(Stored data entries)
━━━━━━━━━━━━━━━━

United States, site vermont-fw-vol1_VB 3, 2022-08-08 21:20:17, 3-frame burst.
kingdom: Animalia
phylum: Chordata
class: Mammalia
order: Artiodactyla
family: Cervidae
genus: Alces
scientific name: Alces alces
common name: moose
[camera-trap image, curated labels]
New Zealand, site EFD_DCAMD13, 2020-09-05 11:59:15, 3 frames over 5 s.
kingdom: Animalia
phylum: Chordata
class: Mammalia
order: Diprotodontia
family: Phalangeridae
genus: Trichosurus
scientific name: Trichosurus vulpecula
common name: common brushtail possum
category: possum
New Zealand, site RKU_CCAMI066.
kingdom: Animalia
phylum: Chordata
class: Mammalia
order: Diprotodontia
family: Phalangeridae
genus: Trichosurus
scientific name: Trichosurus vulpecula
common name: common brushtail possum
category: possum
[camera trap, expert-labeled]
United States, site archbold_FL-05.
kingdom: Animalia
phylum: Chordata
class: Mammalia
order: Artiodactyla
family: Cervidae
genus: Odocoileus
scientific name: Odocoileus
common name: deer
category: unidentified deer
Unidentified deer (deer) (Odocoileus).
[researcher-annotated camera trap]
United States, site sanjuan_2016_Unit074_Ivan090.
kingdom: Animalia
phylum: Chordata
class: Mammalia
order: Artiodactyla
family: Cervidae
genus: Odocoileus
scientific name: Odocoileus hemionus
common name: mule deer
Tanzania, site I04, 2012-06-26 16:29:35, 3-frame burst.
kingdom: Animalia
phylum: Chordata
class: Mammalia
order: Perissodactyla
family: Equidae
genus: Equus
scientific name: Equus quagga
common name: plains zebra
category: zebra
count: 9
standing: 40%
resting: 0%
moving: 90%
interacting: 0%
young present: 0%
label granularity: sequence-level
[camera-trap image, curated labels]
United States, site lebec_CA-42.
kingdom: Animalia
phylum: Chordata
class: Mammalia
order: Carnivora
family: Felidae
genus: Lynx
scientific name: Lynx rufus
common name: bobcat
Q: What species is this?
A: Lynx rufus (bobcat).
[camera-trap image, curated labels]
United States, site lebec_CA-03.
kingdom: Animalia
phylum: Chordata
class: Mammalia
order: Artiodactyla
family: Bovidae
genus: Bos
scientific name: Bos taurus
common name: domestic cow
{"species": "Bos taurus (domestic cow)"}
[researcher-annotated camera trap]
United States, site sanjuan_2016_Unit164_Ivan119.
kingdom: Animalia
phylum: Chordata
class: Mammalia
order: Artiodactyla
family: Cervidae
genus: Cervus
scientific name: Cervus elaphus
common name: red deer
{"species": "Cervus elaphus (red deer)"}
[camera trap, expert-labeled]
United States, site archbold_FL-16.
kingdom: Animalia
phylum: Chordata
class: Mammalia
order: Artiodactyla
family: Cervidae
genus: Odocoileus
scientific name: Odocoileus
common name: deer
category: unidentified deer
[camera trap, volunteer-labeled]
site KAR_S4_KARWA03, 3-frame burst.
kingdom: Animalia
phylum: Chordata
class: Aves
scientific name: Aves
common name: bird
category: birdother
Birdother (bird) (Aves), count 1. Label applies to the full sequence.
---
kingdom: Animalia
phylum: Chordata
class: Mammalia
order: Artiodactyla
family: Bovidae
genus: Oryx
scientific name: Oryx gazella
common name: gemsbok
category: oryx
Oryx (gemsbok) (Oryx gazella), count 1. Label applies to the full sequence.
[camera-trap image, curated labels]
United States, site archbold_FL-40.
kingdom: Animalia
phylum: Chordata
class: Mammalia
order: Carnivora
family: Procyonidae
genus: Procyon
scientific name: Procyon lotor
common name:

━━━━━━━━━━━━━━━━

WHAT THE EXERCISE ASKS:
Where the string "genus" appears in a line of the entries above, return that line.

SOLUTION BELOW:
genus: Alces
genus: Trichosurus
genus: Trichosurus
genus: Odocoileus
genus: Odocoileus
genus: Equus
genus: Lynx
genus: Bos
genus: Cervus
genus: Odocoileus
genus: Oryx
genus: Procyon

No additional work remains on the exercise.